Monday, 11 April 2011

The Crime Rate Is Falling, Not the Sky: Why Harper's Message Appeals Even Though It's Counter-Factual

One of the most puzzling things for me is the way so many Canadians believe that Stephen Harper is going to save us from something, that they have to vote for him because otherwise there would be doom and gloom.

Ian Brown in Saturday's Globe and Mail takes aim at the question and comes up with some pretty interesting answers. Specifically, he examines the complete disconnect between our current falling crime rate and the fear of crime that Harper and his friends are exploiting. "Don't confuse me with the facts," is perhaps the easiest reaction: Harper doesn't want to know about crime statistics, just as he doesn't want to know how we live. For the latter, he cancels the long form census. For the former, he "stands up for victims," discounting all the stats and studies which show that throwing more and more people in jail doesn't make us safer.
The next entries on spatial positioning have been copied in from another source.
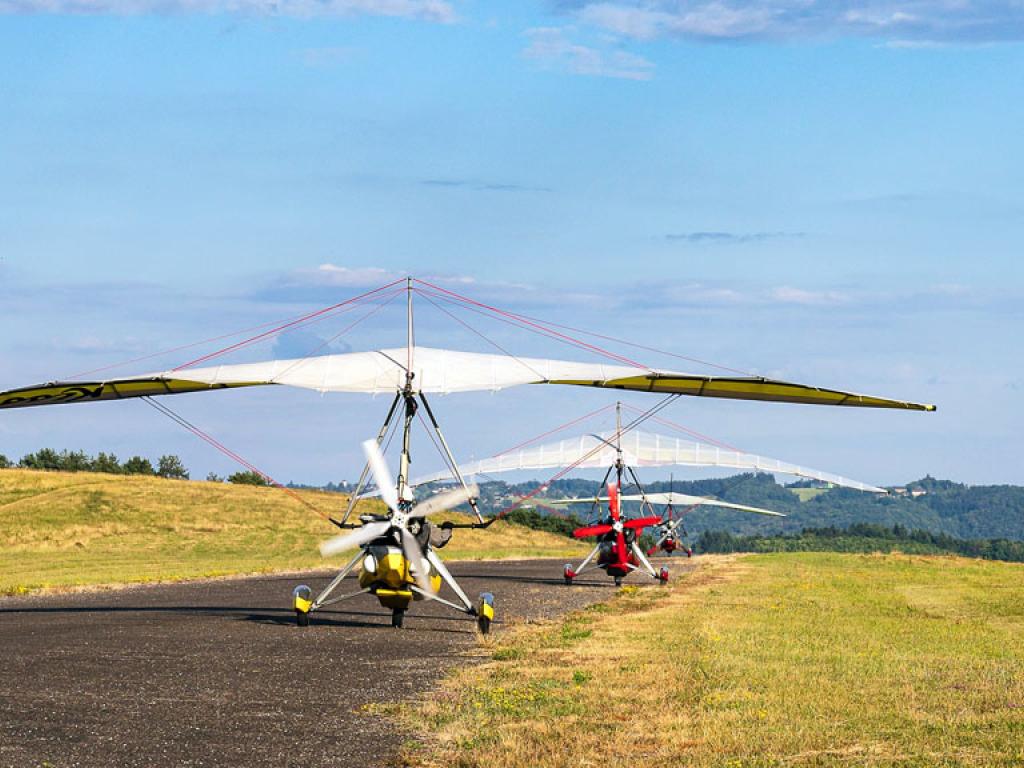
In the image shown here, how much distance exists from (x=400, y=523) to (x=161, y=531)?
56721 millimetres

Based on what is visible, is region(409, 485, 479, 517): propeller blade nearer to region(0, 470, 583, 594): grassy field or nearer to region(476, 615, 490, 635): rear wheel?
region(476, 615, 490, 635): rear wheel

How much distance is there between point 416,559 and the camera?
25.1 metres

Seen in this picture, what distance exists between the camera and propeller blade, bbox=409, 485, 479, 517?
25.3m

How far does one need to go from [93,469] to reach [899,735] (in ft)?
402

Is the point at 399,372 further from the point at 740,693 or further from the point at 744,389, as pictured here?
the point at 740,693

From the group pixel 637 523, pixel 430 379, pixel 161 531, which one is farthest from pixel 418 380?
pixel 161 531

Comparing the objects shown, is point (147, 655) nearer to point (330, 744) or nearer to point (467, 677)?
point (467, 677)

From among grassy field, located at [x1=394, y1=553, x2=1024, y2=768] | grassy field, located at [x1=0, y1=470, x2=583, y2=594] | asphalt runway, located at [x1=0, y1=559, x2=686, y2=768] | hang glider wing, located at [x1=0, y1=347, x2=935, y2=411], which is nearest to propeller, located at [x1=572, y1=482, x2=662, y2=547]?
asphalt runway, located at [x1=0, y1=559, x2=686, y2=768]

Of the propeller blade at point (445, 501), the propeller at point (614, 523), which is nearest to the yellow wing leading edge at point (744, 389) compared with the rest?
the propeller blade at point (445, 501)

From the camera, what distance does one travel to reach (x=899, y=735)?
1378 cm

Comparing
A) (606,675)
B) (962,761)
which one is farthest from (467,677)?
(962,761)

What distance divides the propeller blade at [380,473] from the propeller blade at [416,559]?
728 millimetres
Brown writes: "For many years, Canada's approach to criminality ..relied less on prison and more on rehabilitation, on changing people...

"(But) If people are unlikely to change, the bad ones can be locked up. That way the bad people will be in one place, and the good people will be in another place, and we'll never have to be confused as to who is whom.

'We think we want to be tough on crime because we're afraid of criminals, but it turns out we're not. We're afraid of ourselves, and who we might turn out to be."